On October 22, 2020, the City was notified that it reached “red-alert” status per the State Department of Health. The alert is based on having more than 15 positive COVID-19 cases per 100,000 residents over a two week period. The State DPH reports Norwalk having 18.9 cases per 100,000 residents for the time period of 10/4 – 10/17.
“We’ve been staying on top of the case trends and saw this increase coming. That is why we proactively implemented the state’s recommendations for communities in a red-alert level well before this notification,” Mayor Rilling said. “We have upped our testing, sent out more community messages, and discouraged public events and non-essential trips. This is a serious situation and we must remain vigilant. I am asking for the public’s help to slow this virus down. Please avoid parties and gatherings, always wear a face covering, and keep your social distance.”

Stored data

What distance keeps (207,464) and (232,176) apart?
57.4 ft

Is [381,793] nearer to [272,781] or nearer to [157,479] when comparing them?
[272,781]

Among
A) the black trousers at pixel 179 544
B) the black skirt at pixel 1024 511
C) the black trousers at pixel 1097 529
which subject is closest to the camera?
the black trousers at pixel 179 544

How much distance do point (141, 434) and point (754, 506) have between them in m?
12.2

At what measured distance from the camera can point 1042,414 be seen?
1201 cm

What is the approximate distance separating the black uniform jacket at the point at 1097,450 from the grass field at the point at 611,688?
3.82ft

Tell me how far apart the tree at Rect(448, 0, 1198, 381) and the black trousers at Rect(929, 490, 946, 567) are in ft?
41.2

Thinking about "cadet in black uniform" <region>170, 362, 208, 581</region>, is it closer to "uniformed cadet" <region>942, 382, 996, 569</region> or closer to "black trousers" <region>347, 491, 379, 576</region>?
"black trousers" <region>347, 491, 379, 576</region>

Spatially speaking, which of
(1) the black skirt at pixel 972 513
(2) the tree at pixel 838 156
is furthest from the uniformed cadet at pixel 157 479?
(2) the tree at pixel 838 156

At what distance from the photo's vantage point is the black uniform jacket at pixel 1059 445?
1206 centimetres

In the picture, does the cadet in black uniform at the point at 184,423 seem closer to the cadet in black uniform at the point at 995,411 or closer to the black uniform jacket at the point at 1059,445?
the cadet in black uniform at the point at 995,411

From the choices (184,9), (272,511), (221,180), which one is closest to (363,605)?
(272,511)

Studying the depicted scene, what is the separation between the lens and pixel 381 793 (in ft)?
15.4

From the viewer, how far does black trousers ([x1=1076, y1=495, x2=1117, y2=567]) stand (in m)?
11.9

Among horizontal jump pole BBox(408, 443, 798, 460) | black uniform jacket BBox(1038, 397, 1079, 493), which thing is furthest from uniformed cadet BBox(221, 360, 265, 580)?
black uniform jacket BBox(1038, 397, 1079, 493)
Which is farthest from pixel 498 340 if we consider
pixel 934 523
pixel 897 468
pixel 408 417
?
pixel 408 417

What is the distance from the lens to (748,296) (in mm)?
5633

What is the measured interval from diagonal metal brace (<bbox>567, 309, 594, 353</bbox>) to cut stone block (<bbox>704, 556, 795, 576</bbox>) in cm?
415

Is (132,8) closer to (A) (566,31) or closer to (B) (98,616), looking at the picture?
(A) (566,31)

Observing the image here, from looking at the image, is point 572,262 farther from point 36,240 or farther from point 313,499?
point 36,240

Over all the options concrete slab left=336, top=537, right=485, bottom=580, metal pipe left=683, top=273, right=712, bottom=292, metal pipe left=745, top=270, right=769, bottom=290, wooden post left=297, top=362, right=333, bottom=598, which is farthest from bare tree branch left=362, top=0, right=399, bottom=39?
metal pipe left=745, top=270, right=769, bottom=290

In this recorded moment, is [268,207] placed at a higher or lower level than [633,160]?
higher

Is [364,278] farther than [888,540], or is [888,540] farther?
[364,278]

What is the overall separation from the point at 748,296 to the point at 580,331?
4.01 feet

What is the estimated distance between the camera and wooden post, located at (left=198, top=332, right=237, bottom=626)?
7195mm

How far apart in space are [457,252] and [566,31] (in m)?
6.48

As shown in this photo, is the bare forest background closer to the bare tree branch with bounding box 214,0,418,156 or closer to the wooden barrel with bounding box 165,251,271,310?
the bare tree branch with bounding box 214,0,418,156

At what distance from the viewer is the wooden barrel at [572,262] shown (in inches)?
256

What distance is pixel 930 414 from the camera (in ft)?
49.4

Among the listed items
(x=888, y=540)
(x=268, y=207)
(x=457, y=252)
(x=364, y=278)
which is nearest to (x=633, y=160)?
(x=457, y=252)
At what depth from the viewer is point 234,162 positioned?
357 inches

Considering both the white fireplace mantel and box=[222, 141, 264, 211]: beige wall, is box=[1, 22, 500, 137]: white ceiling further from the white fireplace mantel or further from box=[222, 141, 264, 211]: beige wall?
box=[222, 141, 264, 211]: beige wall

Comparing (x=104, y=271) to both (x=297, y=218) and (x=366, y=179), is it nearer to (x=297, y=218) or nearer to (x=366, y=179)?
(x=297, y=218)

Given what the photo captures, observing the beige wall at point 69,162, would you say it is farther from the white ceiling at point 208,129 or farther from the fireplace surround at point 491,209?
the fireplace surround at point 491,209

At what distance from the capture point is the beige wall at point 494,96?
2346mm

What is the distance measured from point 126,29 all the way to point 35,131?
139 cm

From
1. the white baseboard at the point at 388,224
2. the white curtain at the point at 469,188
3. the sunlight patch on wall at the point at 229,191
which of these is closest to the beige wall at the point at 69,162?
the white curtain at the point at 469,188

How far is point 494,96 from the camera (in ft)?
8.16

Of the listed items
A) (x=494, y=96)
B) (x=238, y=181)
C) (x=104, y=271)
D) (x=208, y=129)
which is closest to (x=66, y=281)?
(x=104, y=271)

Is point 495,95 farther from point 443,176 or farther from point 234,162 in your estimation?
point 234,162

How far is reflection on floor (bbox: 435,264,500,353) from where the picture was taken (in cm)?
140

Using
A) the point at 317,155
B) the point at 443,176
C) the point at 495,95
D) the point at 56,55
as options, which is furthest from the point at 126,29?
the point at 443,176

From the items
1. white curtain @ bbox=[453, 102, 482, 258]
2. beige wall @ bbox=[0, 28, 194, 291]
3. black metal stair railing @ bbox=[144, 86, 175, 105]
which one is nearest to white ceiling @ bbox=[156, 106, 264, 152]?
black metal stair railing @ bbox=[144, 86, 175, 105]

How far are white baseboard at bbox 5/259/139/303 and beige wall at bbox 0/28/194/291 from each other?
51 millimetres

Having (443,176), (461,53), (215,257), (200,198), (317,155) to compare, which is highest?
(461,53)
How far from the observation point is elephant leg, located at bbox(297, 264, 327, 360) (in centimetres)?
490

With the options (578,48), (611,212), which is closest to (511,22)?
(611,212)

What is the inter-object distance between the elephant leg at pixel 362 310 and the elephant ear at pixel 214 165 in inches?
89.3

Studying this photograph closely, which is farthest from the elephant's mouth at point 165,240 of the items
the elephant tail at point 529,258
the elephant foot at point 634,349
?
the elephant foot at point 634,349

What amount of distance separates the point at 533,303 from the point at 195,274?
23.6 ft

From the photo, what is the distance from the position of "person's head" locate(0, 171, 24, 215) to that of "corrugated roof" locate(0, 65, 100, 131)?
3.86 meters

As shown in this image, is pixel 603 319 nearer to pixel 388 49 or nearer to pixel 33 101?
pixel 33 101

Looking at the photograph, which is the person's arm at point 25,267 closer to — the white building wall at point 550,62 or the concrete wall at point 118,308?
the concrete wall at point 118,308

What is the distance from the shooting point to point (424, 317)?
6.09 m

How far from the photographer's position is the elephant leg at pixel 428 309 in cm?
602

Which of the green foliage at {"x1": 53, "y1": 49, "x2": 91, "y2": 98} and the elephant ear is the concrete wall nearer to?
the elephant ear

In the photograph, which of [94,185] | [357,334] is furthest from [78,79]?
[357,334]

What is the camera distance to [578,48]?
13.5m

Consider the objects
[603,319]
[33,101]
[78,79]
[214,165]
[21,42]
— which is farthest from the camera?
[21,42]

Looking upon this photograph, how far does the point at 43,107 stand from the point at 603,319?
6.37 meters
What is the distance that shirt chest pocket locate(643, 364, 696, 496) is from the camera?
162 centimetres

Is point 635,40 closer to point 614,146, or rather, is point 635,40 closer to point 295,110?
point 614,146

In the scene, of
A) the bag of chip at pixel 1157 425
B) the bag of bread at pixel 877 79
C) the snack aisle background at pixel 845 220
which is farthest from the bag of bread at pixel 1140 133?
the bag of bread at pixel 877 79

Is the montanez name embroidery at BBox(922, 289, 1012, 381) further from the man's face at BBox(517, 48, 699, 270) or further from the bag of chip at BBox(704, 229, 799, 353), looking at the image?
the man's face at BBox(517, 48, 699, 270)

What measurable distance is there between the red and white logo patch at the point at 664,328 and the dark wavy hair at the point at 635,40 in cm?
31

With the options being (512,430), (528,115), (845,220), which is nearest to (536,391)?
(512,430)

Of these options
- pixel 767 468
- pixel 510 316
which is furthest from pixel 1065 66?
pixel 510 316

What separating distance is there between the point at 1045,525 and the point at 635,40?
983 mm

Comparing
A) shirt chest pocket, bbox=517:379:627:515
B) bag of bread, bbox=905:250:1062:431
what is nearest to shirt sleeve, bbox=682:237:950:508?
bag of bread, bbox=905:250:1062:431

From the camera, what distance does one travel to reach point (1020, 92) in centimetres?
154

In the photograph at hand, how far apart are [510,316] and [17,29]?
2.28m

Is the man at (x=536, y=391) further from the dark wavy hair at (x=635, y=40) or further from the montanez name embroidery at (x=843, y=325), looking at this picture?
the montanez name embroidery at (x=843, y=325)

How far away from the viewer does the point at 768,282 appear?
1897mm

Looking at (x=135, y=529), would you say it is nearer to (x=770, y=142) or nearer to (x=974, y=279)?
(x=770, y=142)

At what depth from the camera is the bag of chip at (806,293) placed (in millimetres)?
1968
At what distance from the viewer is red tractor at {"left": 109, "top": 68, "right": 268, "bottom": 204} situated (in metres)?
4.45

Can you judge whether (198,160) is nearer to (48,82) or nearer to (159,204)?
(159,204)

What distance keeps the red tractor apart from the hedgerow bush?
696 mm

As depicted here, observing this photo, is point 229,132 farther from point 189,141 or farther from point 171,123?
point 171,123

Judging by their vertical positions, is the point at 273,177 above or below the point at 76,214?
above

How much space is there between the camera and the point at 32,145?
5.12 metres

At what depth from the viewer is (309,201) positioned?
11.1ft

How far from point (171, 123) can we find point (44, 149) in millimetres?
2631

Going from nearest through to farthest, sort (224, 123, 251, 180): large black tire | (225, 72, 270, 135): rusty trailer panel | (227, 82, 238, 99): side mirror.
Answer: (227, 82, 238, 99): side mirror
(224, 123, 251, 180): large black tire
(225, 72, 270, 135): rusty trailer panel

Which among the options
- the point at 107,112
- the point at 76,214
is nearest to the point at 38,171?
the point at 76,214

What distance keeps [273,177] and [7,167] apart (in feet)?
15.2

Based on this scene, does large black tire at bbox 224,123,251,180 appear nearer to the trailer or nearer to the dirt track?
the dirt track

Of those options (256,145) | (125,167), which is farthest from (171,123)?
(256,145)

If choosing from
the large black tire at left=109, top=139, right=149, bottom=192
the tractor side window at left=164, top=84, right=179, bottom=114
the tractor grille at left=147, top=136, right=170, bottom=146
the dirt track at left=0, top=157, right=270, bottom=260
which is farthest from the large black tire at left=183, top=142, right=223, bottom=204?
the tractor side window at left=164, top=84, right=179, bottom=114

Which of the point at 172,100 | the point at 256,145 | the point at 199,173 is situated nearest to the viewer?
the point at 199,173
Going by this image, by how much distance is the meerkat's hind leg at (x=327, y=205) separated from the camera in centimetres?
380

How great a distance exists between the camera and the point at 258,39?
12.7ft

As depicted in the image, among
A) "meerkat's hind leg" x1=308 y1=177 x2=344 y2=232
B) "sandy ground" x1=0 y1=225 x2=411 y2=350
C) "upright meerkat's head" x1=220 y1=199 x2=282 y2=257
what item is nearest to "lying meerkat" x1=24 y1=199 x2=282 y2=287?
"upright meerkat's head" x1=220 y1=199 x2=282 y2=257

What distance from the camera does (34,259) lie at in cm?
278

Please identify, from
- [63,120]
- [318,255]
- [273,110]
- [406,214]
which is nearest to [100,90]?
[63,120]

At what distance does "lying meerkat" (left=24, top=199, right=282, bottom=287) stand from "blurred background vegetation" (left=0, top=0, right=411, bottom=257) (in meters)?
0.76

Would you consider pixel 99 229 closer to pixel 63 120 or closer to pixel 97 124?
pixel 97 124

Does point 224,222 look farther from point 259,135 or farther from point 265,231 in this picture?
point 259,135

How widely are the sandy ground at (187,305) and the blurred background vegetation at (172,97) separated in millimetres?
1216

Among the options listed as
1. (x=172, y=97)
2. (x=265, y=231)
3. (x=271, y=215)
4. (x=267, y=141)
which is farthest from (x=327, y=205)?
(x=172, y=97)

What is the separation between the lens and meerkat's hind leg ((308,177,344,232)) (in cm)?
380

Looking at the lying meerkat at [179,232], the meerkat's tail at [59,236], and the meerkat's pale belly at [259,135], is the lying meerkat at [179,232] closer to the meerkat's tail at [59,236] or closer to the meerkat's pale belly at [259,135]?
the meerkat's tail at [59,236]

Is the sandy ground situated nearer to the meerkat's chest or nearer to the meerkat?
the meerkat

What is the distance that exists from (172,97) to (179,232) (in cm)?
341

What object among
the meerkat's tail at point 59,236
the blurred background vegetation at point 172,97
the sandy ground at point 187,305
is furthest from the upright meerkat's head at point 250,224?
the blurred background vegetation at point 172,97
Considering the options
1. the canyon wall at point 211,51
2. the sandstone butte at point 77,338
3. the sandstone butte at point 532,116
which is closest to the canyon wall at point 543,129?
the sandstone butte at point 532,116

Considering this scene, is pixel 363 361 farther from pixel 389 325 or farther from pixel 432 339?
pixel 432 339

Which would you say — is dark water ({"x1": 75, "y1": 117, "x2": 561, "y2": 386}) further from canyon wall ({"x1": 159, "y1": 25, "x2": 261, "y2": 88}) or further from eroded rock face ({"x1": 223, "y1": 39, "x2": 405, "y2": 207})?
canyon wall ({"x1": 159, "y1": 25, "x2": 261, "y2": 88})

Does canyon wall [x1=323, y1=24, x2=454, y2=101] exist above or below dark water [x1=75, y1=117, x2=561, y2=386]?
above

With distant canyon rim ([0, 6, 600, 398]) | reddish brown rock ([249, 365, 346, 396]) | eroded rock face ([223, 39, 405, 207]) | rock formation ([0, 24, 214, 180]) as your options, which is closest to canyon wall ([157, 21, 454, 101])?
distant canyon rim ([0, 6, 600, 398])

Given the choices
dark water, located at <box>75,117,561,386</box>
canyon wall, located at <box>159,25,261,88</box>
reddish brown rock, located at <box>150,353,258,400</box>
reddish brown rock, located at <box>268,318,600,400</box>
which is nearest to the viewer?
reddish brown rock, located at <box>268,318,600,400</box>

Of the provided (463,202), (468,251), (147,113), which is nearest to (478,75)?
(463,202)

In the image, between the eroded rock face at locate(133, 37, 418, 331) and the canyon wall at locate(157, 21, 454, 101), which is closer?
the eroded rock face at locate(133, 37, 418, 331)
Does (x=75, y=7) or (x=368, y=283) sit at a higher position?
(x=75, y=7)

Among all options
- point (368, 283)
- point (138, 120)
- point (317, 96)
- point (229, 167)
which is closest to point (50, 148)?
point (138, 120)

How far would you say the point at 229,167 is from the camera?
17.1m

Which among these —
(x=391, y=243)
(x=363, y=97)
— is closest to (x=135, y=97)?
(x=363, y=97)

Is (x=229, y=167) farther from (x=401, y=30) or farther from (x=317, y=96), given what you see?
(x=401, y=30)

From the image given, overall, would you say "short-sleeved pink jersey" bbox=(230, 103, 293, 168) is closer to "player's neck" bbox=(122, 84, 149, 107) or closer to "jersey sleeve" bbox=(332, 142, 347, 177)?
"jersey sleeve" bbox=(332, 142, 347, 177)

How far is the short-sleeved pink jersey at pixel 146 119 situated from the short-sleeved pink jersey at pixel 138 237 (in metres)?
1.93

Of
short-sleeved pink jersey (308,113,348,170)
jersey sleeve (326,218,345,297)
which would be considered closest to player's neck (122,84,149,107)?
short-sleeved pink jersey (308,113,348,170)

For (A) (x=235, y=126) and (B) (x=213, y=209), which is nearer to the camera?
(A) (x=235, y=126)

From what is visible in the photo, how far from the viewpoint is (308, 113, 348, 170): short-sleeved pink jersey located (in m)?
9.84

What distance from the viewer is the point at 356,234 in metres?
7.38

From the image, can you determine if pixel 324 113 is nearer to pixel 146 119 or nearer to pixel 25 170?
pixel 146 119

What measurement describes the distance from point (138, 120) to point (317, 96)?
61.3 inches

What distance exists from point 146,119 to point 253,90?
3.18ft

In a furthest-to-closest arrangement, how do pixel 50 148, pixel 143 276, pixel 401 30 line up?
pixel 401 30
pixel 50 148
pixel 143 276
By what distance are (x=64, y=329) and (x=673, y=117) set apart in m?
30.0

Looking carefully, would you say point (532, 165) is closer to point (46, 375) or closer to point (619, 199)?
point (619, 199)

» Your tasks
(A) In the Norwalk red-alert notice, what case rate did the State DPH report for Norwalk for 10/4 – 10/17?
(B) Write the next part of the Norwalk red-alert notice, starting after Mayor Rilling's quote.

» List of answers
(A) 18.9 cases per 100,000 residents

(B)
Last week, the State unveiled its COVID-19 alert map, which is updated each week. Norwalk is one of 19 communities listed in a “red-alert” category by DPH this week, up from 11 communities last week. There are also now 23 communities in the “orange-alert” category, up from 14 last week.
The DPH has a list of recommendations for communities in a yellow, orange, or red status. Norwalk has already implemented a majority of the recommendations from the DPH, including encouraging high risk individuals to stay home, issuing CodeRED calls, and discouraging gatherings and events, such as for Halloween.
Communities in a “red-alert” status have an option to roll back from Phase 3 into Phase 2. Some differences between the two phases relate to capacity, and allow for an increase in indoor capacity at restaurants, personal services, events, private gatherings, and recreational events. Mayor Rilling will be discussing this with his staff and neighboring communities on Friday, October 23, with a decision expected before the weekend.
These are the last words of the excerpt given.